_Short problem 1_. Please find every line in the records that contains the word "furthest" and copy each of those lines.

++++

Technological developments have had and will continue to have a profound impact on culture. The very notion of "cultural industries" derives primarily from the influence of technology, i.e. printed books/magazines, film, sound recordings, radio, televisions and multimedia. Advances in recent years have transformed the way Canadians access cultural product, and there are two broad reactions to these developments. Some people believe these changes have made Canada's cultural policies obsolete, and that it will, in future, be almost impossible to regulate the inflow and transmission of electronic content. Others, however, have said technological change has made Canada's cultural policies even more essential, and have emphasized that technological advances have in the past been accommodated in Canadian cultural policies and measures, and can be in the future.

There can be a long lag time between a technical possibility and the ultimate mass diffusion of a new technology. If we act quickly, cultural and trade policies can be adapted and revised to retain their effectiveness to achieve cultural objectives. Initiatives may also be taken to counter some of the detrimental effects generated by the introduction of these technologies, as was the case with the introduction of Canadian DTH distribution companies. The creators, producers and distributors of cultural products have a common interest in finding mechanisms to ensure that they will continue to be able to exercise the rights they hold, and to be paid accordingly.

++++

_Short problem 2_. According to the passage on technology and Canadian culture, what does the notion of "cultural industries" derive primarily from?

++++

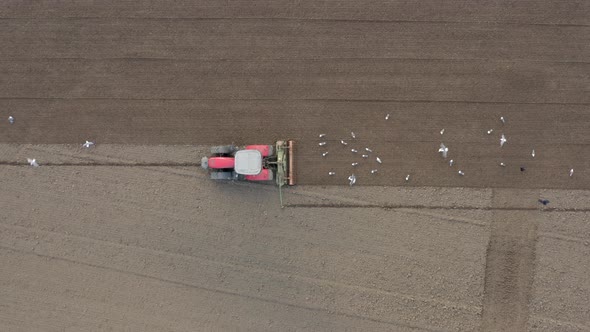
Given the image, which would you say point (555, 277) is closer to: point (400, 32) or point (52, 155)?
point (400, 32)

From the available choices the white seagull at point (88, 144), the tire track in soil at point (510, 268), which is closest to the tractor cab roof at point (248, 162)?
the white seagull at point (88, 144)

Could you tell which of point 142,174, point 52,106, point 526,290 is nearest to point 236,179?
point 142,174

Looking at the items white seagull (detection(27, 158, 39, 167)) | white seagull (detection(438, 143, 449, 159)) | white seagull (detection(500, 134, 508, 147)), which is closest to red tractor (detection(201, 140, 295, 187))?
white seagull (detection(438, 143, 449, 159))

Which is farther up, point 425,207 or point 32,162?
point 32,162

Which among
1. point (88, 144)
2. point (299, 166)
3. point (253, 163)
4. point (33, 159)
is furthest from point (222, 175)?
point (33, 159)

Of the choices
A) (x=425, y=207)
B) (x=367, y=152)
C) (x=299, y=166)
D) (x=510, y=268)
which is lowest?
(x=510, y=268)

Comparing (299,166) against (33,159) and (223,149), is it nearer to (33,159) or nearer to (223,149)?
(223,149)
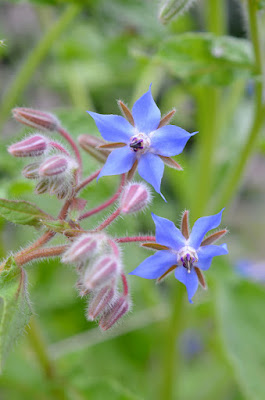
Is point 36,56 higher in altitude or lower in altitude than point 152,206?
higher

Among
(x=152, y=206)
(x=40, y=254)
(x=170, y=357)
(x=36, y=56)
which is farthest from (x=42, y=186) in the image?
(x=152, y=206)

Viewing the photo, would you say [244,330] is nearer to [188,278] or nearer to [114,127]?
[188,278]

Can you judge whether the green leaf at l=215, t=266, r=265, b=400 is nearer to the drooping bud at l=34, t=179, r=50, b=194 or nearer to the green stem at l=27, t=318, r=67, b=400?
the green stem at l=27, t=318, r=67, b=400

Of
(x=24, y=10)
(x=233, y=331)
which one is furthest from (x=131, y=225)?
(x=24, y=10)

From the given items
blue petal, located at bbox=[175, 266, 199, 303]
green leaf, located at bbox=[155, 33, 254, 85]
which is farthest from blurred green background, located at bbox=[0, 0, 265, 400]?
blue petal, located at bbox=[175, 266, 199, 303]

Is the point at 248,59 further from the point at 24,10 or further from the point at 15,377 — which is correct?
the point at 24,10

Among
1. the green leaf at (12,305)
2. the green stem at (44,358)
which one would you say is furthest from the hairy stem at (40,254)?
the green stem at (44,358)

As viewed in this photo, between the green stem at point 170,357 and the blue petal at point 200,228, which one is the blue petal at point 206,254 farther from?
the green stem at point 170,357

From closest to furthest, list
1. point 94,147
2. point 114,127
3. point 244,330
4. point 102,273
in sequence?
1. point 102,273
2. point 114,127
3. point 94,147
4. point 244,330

++++

_Result 1_.
is furthest from point (222, 175)?
which one is furthest from (x=131, y=225)?
which one would you say is furthest from the hairy stem at (40,254)?
From closest to furthest, list

_Result 2_. The influence of technology.